How Logz.io Helps Snyk Enhance Observability in their Code

About Snyk

Snyk protects over 120,000 developers every day from known security vulnerabilities in open source code, without slowing them down by seamlessly integrating to Dev & DevOps workflows. Snyk helps developers use open source code and stay secure by finding and fixing known vulnerabilities in open source project dependencies. It uses a comprehensive and detailed Snyk vulnerability database, maintained by a dedicated security team. Over one million packages are monitored by Snyk, protecting more than 100,000 projects written in node.js, Java, Go, Scala, Python, Ruby, .NET, PHP and Gradle.

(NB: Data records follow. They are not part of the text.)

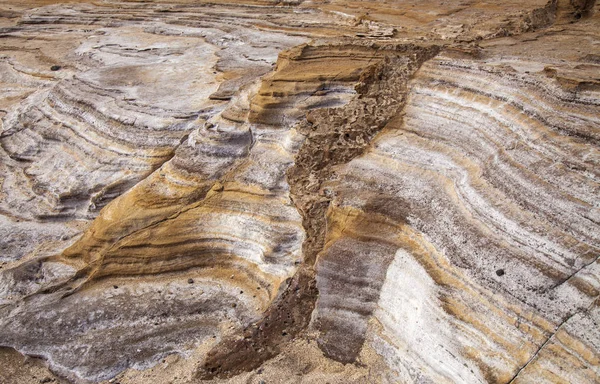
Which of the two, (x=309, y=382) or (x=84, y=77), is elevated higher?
(x=84, y=77)

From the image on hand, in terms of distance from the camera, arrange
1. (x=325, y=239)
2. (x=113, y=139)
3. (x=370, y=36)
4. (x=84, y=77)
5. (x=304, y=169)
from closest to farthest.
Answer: (x=325, y=239), (x=304, y=169), (x=113, y=139), (x=370, y=36), (x=84, y=77)

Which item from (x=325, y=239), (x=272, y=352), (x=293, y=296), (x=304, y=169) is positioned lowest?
(x=272, y=352)

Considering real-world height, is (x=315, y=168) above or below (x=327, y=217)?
above

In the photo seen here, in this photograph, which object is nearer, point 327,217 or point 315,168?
point 327,217

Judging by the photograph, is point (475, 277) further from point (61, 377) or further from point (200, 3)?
point (200, 3)

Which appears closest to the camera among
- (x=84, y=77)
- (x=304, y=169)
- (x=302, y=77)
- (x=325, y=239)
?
(x=325, y=239)

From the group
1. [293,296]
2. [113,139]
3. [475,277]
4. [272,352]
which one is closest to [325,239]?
[293,296]

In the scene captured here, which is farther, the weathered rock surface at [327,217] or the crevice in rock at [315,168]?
the crevice in rock at [315,168]

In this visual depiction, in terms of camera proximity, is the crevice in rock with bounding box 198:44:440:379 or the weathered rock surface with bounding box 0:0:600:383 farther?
the crevice in rock with bounding box 198:44:440:379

Instrumenting logging from the start

For Snyk’s engineering team, the need for a centralized logging solution was apparent from the start. Designing a microservice-based architecture, Snyk needed the ability to easily gain visibility into their services in real-time for monitoring and troubleshooting. Offering a reliable and secure ELK-as-a-Service platform, Logz.io was chosen as Snyk’s weapon of choice.

Snyk’s microservices are shipping what are mainly node.js logs. These microservices are deployed on Docker containers orchestrated with Kubernetes. Container logs are shipped in JSON format to stdout, and a Fluentd daemonset is responsible for aggregating the logs from the different nodes in the cluster and forwarding them to Logz.io’s listeners.

Making logging transparent

Logging is part and parcel of Snyk’s development process. Using the Bunyan module, a logging package was developed in-house for writing node.js logs. Consistent logging standards are enforced across the organization and are taught during the onboarding and training process of new developers.

Maintaining a consistent structure in logs is a key element in these logging standards. This structure gives what is a distributed engineering team full transparency into log data. The different teams at Snyk know exactly what to expect when looking at the logs and how to interpret what actually transpired.

For example, each request handled by a server gets assigned a uuid. As the requests is processed by the different services, this ID is appended to all log messages. This helps the team trace an event across the different services for faster and more efficient troubleshooting.

Anton Drukh, VP of Engineering explains: “we get a major percentage of our support tickets with the uuid included, as we expose them to our customers when we regretfully show an error page. So the first search through the logs just takes us straight to the crime scene, no time wasted. Once we see the culprit, we can ‘unroll’ the events to the state that caused the problem in minutes by following the breadcrumbs trail shared between the dozens of services we run.”

Proactive monitoring

Snyk’s engineering team gets notified in real-time on unwanted or unexpected behavior using Logz.io’s built-in alerting engine. Using Logz.io’s Slack integration, the team is notified via Slack when specific events are taking place.

>Snyk uses crawlers to search external repositories for new security vulnerabilities to add to its database. A query-based alert was created to notify the team when the crawler is misbehaving.

Alerts are also triggered if the amount of requests with 4xx and 5xx status codes exceeds normal and expected error rates. Additional alerts are configured to get notified on request rates per service, index failures and various other performance metrics.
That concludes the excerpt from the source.